Once the process is resolved this will take Clan Bell from armigerous status to that of an officially recognised clan, albeit by a different though just as legally recognised route and we congratulate them on their course of action.

Standing Council of Scottish Chiefs

A Clan Chief wearing his three feathers.

Once a Chief is confirmed by the Lyon Court, a clan may be invited to join the Standing Council of Scottish Chiefs, who had as a past Convenor none other than the Earl of Elgin and Kincardine, Andrew Bruce, Chief of that Name. The current Convenor is Sir Malcolm MacGregor, Chief of the Clan MacGregor.

The Objects of the Council, which is non-political, are to consider matters affecting Scottish Chiefs and the Clans and Names which they represent and to submit their views and interests to HM Government, to Departments of State, the Scottish Government, to Local Authorities, to Press and Public, to Associations connected with Clan and Family in Britain and overseas; also to educate the general public in matters connected with the rights, functions and historical position of Scottish Chiefs, together with the Clans and Names which they represent and to take such steps as may seem expedient to protect the titles, armorial bearings or other insignia of Chiefs from exploitation or misuse in trade or otherwise.

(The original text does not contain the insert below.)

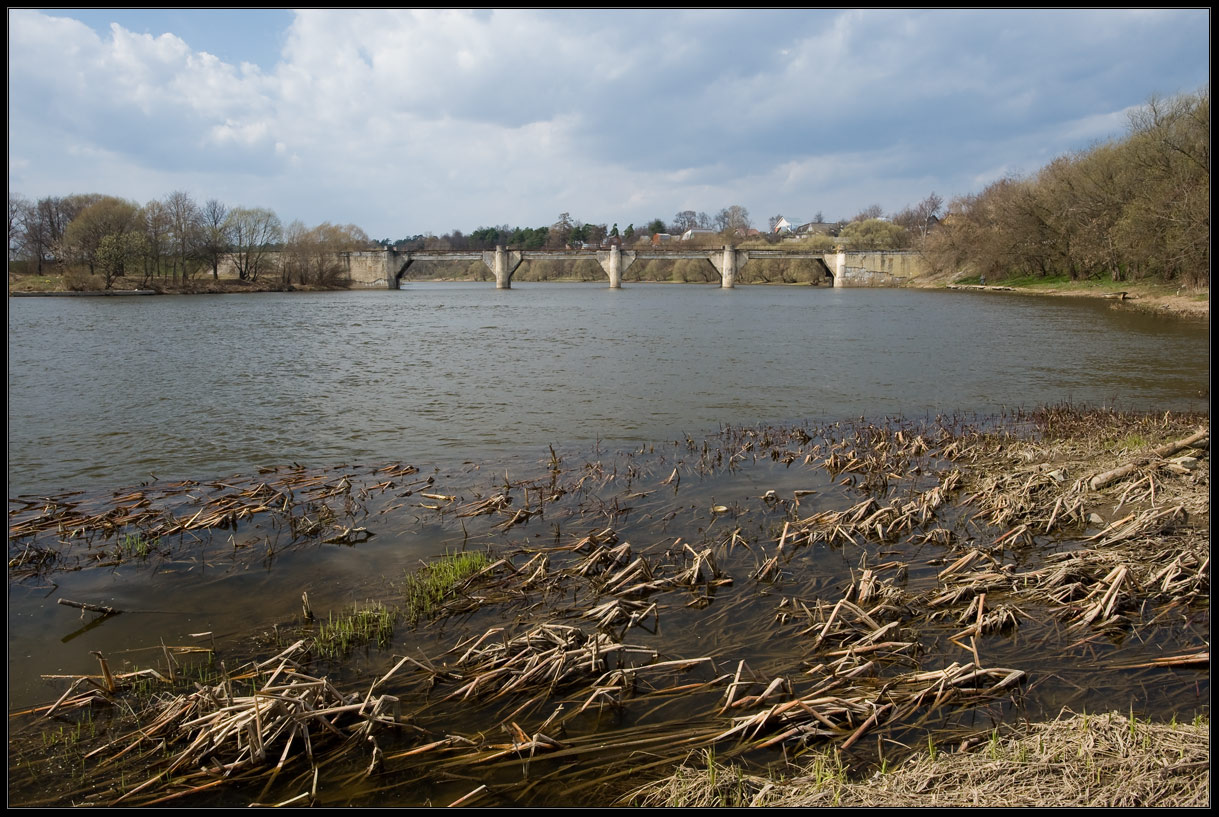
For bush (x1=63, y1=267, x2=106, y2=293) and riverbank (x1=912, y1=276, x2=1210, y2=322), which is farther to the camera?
bush (x1=63, y1=267, x2=106, y2=293)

Membership of this organisation, only open to those Chiefs recognised by the Lyon Court or their representative, offers a strong forum and network from which to represent their clansmen and clanswomen, both at home and abroad.

We are excited at the prospect that Carruthers should have representation in this organisation in the new year.

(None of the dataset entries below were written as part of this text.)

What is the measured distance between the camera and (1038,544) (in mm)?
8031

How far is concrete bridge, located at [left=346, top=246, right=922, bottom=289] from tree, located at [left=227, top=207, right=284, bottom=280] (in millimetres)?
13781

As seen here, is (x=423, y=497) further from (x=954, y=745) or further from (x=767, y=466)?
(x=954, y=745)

Hopefully the reader can see from this information piece that, as a society we had no real option but to follow our goal through the office of the Lord Lyon, and although arduous and sometimes frustrating and in fact impeded on occasions by the actions and claims of others, we feel all the hard work and effort will be worth while in the end and more importantly, be a source of deep pride for all Carruthers and derivatives of our name for time immemorial.

Clan Carruthers Society WP footnote grey

6 thoughts on “Clan Carruthers: The Chief, the Clan and the Lyon – A Hearing of the Lyon Court in Edinburgh.”

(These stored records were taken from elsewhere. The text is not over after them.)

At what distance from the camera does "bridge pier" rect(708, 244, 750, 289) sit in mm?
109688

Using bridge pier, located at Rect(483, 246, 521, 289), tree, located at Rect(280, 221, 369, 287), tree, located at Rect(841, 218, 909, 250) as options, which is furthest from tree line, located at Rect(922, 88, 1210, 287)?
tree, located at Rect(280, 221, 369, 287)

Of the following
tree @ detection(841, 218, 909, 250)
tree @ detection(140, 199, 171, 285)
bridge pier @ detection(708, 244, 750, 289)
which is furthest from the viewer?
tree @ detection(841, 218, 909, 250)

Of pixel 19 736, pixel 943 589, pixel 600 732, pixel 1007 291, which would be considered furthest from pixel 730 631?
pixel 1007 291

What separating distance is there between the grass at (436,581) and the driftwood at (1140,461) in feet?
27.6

  1. What a good in depth report. Clearly answers all questions and clarifies points raised by ‘others’ in the legal processing of both the Clan and the naming of a Chief. Thank you for this detailed report on our progress in the legal search for both Clan and Chief.

  2. This is great to hear. I would love to have that announcement to rub in the face of anold x-girlfriend who using an old Book of the Gael told me that Carruthers were not a clan and that that kind of posing was bad. Al because she was a McKeen, whatever that translates to as a Scottish surname.

    1. Carruthers were one of only 17 Border clans mentioned by James VI in the suppression of Unruly Clans in the Act of the Scottish Parliament of 1587.

      Most borderers see themselves as a family, Carruthers has the option of being called a clan.